Transcribe exactly the lines from the one holding "scientific name: Bos taurus" through the closing line of the entries below. Pictures stay out of the copy.

__INFORMATION SUPPLIED__:
● ● ● ● ● ● ●

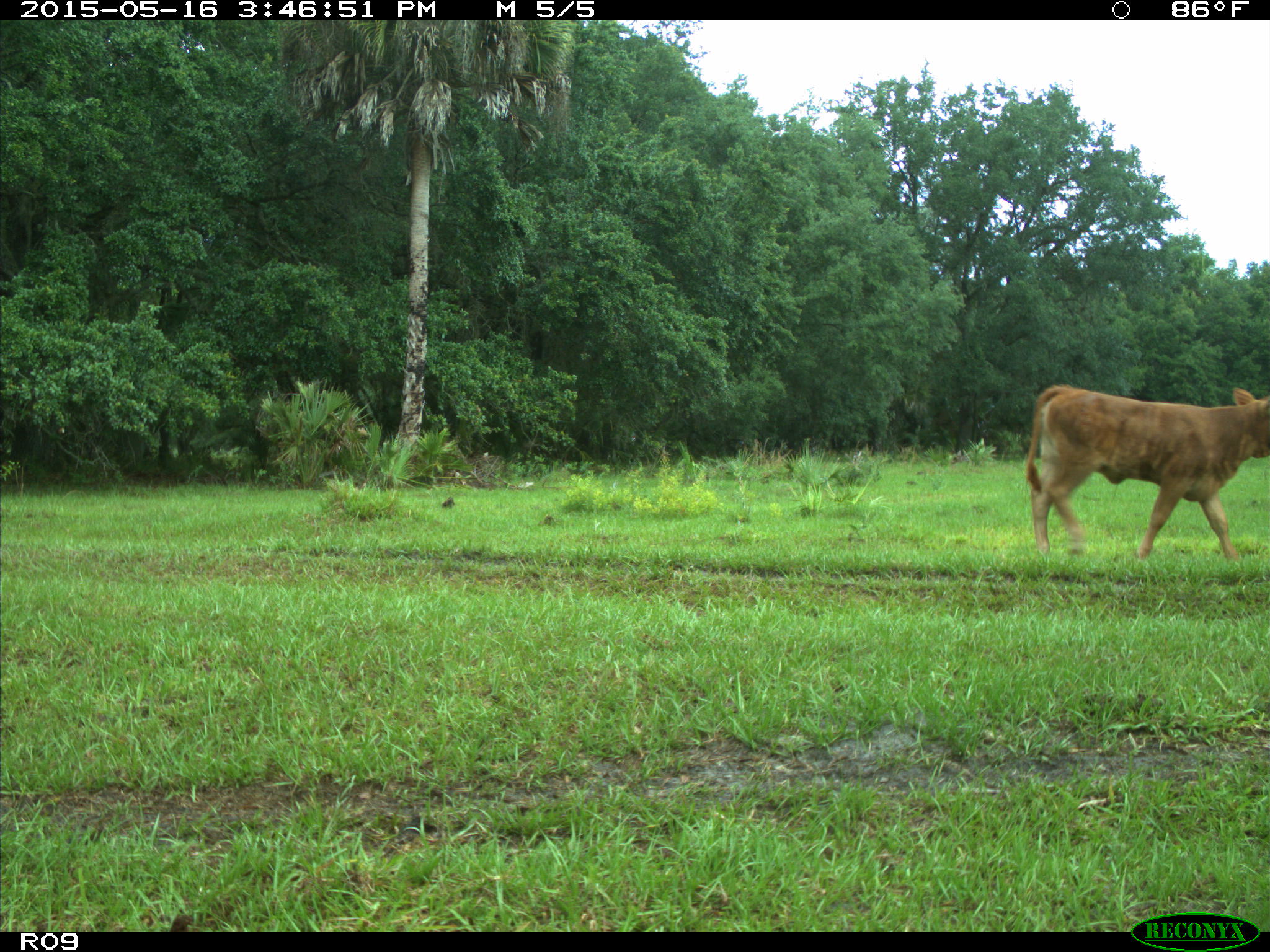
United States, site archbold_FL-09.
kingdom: Animalia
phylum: Chordata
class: Mammalia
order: Artiodactyla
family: Bovidae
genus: Bos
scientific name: Bos taurus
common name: domestic cow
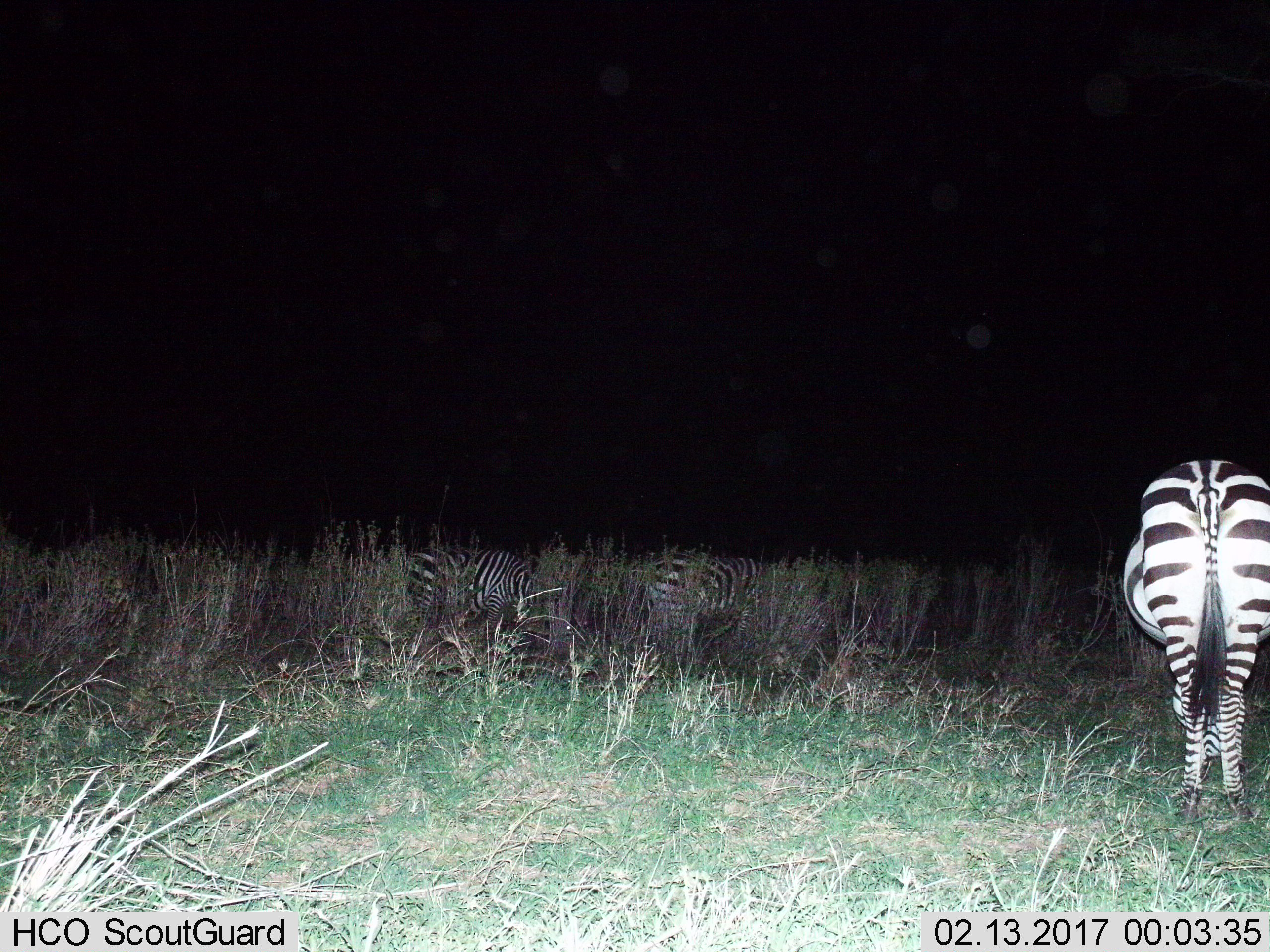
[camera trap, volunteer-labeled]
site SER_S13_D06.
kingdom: Animalia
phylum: Chordata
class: Mammalia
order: Perissodactyla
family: Equidae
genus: Equus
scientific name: Equus quagga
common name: plains zebra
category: zebraplains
Zebraplains (plains zebra) (Equus quagga), count 3. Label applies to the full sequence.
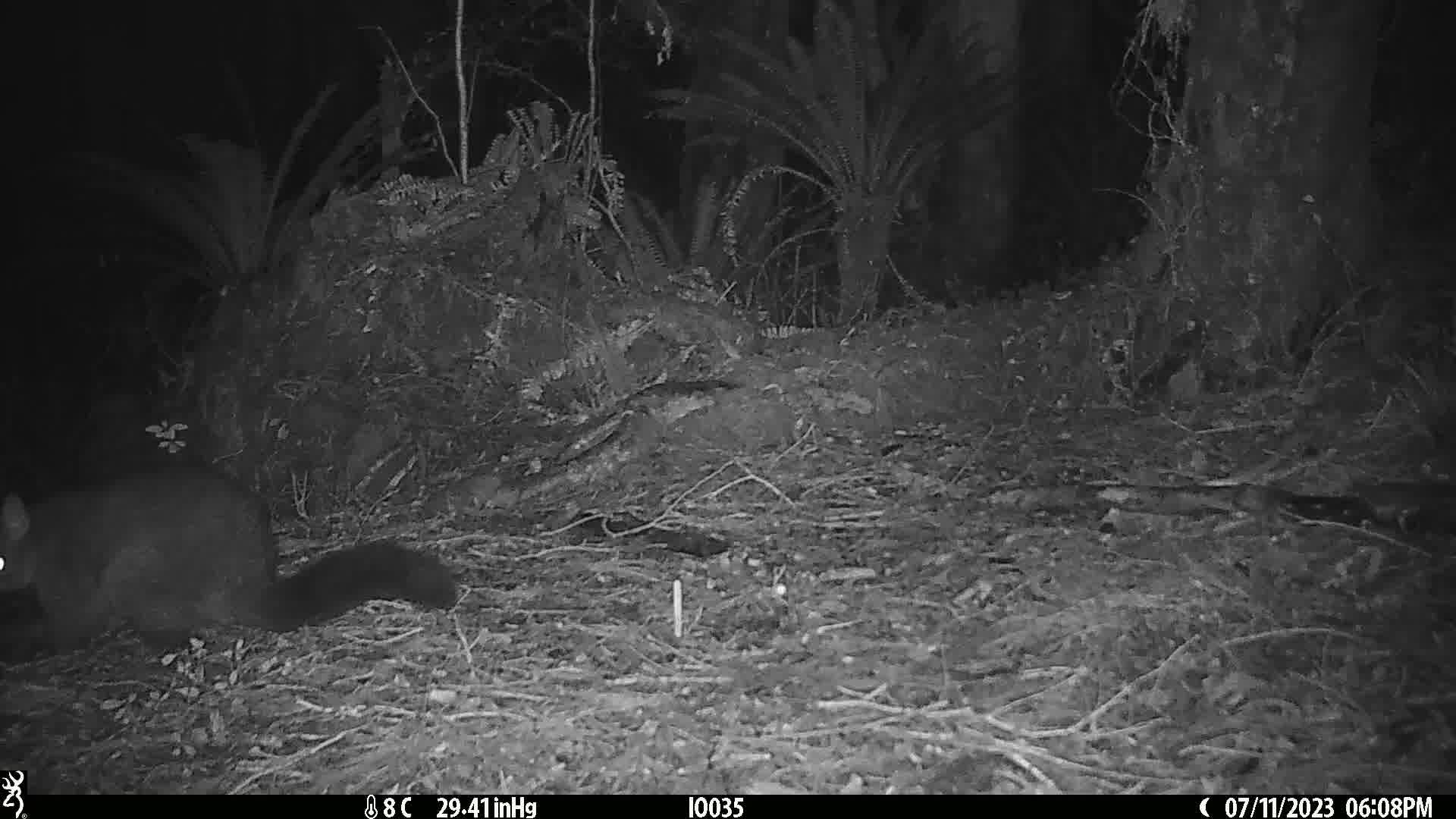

● ● ● ● ● ● ●

__SOLUTION TO THIS EXERCISE__:
scientific name: Bos taurus
common name: domestic cow
[camera trap, volunteer-labeled]
site SER_S13_D06.
kingdom: Animalia
phylum: Chordata
class: Mammalia
order: Perissodactyla
family: Equidae
genus: Equus
scientific name: Equus quagga
common name: plains zebra
category: zebraplains
Zebraplains (plains zebra) (Equus quagga), count 3. Label applies to the full sequence.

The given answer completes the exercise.